Коростелёв поглядел с ненавистью на Ольгу Ивановну, ухватился за простыню обеими руками и сердито рванул, как будто она была виновата.
— И сам себя не щадил, и его не щадили. Э, да что, в сущности!
— Да, редкий человек! — сказал кто-то басом в гостиной.
Ольга Ивановна вспомнила всю свою жизнь с ним, от начала до конца, со всеми подробностями, и вдруг поняла, что это был в самом деле необыкновенный, редкий и, в сравнении с теми, кого она знала, великий человек. И вспомнив, как к нему относились её покойный отец и все товарищи-врачи, она поняла, что все они видели в нём будущую знаменитость. Стены, потолок, лампа и ковёр на полу замигали ей насмешливо, как бы желая сказать: «Прозевала! прозевала!» Она с плачем бросилась из спальни, шмыгнула в гостиной мимо какого-то незнакомого человека и вбежала в кабинет к мужу. Он лежал неподвижно на турецком диване, покрытый до пояса одеялом. Лицо его страшно осунулось, похудело и имело серовато-жёлтый цвет, какого никогда не бывает у живых; и только по лбу, по чёрным бровям да по знакомой улыбке можно было узнать, что это Дымов. Ольга Ивановна быстро ощупала его грудь, лоб и руки. Грудь ещё была тепла, но лоб и руки были неприятно холодны. И полуоткрытые глаза смотрели не на Ольгу Ивановну, а на одеяло.

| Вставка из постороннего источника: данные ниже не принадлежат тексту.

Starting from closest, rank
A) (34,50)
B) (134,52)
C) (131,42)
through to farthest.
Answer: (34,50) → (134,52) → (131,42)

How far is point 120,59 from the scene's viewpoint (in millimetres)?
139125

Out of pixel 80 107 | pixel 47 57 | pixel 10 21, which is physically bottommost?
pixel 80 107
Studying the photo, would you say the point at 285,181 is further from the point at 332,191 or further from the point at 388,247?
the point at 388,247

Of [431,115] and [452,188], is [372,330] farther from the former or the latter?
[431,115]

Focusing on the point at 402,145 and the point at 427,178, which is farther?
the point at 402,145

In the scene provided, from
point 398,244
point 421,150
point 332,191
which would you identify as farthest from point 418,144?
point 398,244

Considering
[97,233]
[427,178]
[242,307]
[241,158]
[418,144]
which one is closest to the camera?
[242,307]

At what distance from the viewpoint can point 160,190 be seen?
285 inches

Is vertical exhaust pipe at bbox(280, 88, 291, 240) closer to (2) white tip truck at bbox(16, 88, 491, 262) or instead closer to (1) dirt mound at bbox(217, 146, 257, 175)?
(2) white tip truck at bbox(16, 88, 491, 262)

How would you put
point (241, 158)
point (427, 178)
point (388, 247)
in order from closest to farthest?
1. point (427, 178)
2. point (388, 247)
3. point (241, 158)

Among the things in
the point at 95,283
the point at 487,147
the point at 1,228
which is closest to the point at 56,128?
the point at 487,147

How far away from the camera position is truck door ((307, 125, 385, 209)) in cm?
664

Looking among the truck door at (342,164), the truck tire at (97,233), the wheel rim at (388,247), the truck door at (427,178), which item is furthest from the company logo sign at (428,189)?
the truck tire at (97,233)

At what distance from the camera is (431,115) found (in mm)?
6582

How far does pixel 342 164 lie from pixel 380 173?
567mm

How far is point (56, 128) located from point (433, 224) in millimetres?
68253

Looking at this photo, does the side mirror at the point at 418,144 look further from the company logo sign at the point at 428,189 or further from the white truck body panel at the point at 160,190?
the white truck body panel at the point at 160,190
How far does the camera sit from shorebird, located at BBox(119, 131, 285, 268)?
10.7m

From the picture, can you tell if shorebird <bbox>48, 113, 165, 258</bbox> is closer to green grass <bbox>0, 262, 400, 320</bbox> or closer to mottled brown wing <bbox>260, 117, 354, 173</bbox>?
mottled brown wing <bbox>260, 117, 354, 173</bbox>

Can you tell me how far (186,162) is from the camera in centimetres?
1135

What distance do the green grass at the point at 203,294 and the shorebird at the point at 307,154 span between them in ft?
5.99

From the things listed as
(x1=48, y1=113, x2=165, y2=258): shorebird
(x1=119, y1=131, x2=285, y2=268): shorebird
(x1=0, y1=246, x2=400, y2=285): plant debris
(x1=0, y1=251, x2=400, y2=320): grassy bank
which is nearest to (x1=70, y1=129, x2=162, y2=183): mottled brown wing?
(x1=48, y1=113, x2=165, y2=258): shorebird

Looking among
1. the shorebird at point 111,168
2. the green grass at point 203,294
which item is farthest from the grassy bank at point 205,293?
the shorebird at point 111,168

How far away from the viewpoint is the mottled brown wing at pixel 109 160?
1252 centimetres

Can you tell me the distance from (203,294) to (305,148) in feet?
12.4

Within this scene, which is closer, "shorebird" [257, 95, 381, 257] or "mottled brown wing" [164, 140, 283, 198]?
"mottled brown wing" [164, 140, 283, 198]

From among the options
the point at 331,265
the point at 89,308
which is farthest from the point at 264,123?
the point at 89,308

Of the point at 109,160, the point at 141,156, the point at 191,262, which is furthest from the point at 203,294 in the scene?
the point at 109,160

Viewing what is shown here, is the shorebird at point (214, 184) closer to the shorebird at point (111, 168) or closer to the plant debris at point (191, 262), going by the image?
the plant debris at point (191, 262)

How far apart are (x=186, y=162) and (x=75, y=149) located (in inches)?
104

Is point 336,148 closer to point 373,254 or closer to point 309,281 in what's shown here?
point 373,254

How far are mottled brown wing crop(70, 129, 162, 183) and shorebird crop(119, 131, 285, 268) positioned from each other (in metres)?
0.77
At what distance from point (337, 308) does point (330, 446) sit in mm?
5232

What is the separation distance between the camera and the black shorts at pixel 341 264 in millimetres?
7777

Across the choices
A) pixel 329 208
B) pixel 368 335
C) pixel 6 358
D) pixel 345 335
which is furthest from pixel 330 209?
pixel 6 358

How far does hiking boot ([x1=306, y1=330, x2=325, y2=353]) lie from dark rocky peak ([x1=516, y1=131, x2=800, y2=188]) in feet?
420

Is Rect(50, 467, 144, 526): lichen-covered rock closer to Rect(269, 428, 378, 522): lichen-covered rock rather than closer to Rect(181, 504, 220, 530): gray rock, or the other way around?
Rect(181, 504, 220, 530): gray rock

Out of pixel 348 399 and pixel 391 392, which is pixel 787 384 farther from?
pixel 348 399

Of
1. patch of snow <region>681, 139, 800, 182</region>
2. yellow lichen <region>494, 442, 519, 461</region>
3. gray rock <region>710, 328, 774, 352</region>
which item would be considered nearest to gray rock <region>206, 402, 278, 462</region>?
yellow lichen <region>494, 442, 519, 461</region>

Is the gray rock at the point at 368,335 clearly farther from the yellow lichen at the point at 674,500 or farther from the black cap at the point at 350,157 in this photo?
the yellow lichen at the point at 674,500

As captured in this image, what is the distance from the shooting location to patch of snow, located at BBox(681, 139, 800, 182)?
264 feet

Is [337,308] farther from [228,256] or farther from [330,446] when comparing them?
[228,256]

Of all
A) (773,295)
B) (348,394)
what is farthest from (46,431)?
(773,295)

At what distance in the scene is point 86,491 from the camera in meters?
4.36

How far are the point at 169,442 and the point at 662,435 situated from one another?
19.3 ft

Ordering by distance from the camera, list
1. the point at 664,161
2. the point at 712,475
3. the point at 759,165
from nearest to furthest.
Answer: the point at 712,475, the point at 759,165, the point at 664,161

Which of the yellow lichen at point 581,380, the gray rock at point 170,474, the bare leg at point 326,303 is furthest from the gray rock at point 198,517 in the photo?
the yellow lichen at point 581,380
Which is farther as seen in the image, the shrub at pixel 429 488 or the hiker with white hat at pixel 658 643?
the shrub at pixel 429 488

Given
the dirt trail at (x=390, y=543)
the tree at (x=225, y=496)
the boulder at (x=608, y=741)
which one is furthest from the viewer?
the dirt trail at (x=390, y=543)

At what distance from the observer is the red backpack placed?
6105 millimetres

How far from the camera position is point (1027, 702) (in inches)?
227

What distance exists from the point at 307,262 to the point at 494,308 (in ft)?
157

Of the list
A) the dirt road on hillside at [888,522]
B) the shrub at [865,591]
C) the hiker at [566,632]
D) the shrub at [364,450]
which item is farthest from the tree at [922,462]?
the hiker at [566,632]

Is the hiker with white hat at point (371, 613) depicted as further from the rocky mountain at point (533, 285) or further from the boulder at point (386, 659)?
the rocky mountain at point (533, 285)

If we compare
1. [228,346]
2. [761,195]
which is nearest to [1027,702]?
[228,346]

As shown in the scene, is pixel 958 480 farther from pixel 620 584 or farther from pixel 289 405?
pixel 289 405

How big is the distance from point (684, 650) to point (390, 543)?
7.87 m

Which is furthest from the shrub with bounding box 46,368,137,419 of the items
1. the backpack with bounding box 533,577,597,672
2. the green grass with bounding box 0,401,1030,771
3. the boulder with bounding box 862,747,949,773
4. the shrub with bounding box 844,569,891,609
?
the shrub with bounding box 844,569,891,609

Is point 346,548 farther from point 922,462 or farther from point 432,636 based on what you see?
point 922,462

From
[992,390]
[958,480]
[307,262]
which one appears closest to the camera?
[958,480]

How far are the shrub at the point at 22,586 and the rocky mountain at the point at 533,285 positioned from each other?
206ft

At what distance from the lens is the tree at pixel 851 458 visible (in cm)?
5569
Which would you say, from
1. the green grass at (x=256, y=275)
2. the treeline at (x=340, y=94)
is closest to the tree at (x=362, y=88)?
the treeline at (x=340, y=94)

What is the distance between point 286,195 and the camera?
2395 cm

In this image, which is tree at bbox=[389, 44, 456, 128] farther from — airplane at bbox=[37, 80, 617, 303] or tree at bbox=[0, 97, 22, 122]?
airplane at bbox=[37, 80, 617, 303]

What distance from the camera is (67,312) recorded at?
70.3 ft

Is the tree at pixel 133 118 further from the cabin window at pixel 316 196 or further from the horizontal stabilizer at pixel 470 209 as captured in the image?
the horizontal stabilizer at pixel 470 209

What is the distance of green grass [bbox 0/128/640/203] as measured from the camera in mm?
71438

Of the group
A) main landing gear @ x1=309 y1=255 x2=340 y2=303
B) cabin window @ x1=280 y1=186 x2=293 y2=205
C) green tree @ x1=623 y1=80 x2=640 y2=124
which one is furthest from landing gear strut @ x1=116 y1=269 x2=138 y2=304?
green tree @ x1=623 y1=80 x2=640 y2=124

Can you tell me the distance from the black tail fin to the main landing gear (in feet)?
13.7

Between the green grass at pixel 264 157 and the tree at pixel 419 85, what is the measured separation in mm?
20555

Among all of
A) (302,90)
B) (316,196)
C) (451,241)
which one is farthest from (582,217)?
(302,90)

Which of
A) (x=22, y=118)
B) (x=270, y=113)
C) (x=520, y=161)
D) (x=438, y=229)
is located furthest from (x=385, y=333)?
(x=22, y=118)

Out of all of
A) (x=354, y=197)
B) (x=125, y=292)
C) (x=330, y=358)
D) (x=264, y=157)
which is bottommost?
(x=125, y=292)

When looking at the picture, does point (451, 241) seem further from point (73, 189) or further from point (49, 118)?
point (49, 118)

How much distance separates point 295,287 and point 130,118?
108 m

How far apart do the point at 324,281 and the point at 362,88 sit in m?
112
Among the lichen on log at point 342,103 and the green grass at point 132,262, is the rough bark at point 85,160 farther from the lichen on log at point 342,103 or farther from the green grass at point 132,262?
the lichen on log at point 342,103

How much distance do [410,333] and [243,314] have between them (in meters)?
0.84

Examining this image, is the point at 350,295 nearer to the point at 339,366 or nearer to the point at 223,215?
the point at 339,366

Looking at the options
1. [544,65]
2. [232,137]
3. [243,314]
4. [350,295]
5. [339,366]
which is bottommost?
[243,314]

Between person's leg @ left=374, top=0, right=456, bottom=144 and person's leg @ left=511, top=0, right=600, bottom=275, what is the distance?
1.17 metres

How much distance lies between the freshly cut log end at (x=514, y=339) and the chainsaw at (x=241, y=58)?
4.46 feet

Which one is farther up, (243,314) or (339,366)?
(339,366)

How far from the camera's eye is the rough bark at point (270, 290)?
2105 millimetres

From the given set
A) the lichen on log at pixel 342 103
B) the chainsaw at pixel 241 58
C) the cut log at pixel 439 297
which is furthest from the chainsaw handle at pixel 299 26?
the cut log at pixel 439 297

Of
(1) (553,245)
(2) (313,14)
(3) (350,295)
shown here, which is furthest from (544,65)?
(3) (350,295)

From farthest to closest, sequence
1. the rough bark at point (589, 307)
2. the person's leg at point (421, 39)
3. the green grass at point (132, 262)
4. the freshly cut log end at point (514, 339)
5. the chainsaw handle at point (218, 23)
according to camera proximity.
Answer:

— Дымов! — позвала она громко. — Дымов!
Она хотела объяснить ему, что то была ошибка, что не всё ещё потеряно, что жизнь ещё может быть прекрасной и счастливой, что он редкий, необыкновенный, великий человек и что она будет всю жизнь благоговеть перед ним, молиться и испытывать священный страх...
— Дымов! — звала она его, трепля его за плечо и не веря тому, что он уже никогда не проснётся. — Дымов, Дымов же!
А в гостиной Коростелёв говорил горничной:
— Да что тут спрашивать? Вы ступайте в церковную сторожку и спросите, где живут богаделки. Они и обмоют тело и уберут — всё сделают, что нужно.